- Book: Kotlin and Java to TypeScript — A Bridge for JVM Developers
- Also by me: The TypeScript Library — the 5-book collection
- My project: Hermes IDE | GitHub — an IDE for developers who ship with Claude Code and other AI coding tools
- Me: xgabriel.com | GitHub
You come from Java. You spent years learning when to write
List<? extends Number> and when to write
List<? super Integer>. You memorised PECS — producer extends,
consumer super — and it became muscle memory. Then you open a
TypeScript file and reach for the wildcard, and there is no
wildcard. There is no ?. There is no super on a type
parameter.
Your first instinct is that TypeScript is missing a feature.
It isn't. TypeScript moved the whole problem somewhere else.
In Java, variance lives at the use site: you annotate the
wildcard every time you write a method that takes a List. In
TypeScript, variance is mostly inferred from structure, and
when you do annotate it, you annotate the declaration site
with in and out.
This post maps the Java model onto the TypeScript one, term by
term, so the knowledge you already have transfers instead of
fighting you.
The Java model, in one paragraph
Java generics are invariant by default. List<Integer> is not
a List<Number>, even though Integer is a Number. To get
covariance or contravariance you use a wildcard at the point of
use:
// covariant: read Numbers out, can't write
void sum(List<? extends Number> xs) { ... }
// contravariant: write Integers in, can't read typed
void fill(List<? super Integer> xs) { ... }
? extends Number is a producer. You can read Number out of
it; you cannot add anything, because the real list might be
List<Double>. ? super Integer is a consumer. You can add
Integer into it; you cannot read anything more specific than
Object out. That is PECS.
The annotation is on every method signature. The list type
itself, List<T>, does not declare whether it is covariant.

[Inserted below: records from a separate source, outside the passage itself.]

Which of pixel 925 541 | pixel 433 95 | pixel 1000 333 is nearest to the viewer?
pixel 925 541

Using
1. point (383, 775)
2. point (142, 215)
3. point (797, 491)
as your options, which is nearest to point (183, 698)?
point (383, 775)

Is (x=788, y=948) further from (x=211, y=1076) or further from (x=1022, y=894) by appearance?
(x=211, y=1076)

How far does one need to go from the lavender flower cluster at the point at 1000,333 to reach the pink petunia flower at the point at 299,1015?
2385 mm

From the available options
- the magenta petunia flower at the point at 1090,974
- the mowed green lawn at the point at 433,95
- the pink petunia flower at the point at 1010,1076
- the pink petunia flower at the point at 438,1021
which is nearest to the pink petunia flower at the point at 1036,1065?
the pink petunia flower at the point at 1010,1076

TypeScript's default: structural, and variance is inferred
TypeScript has no use-site wildcards. Assignability is
structural — if the shape fits, the assignment is allowed —
and the compiler works out variance from how a type parameter
is used inside the type.
Take a read-only container. Used only in output position, it
is covariant for free:
interface Box<T> {
get(): T;
}
const nums: Box<number> = { get: () => 1 };
const vals: Box<number | string> = nums;
// ok: Box<number> is assignable to Box<number | string>
Box<number> flows into Box<number | string> because T
only ever comes out. That is the ? extends case, except
you wrote no wildcard. The covariance fell out of the structure.
Now put T in input position:
interface Sink<T> {
put(x: T): void;
}
const anySink: Sink<number | string> = {
put: (x) => console.log(x),
};
const numSink: Sink<number> = anySink;
// ok: Sink<number | string> assignable to Sink<number>
This is the ? super case. A sink that accepts number | can stand in wherever a sink of
stringnumber is needed,
because it accepts everything the narrower one does. The
direction flipped on its own. That is contravariance, inferred.
Where Java's invariance shows up: read and write together
A List<T> has both get and add. T is in input and
output position, so it is invariant — exactly like Java's
default. TypeScript reaches the same conclusion structurally:
interface MutableList<T> {
get(i: number): T;
add(x: T): void;
}
declare const ints: MutableList<number>;
const widened: MutableList<number | string> = ints;
// error: Types of property 'add' are incompatible.
The assignment fails for the same reason it fails in Java:
hand someone a MutableList<number | string> backed by a
MutableList<number> and they will add("hi") into a list
that only holds numbers. The compiler refuses. You did not
write invariant anywhere; the read-plus-write shape forced it.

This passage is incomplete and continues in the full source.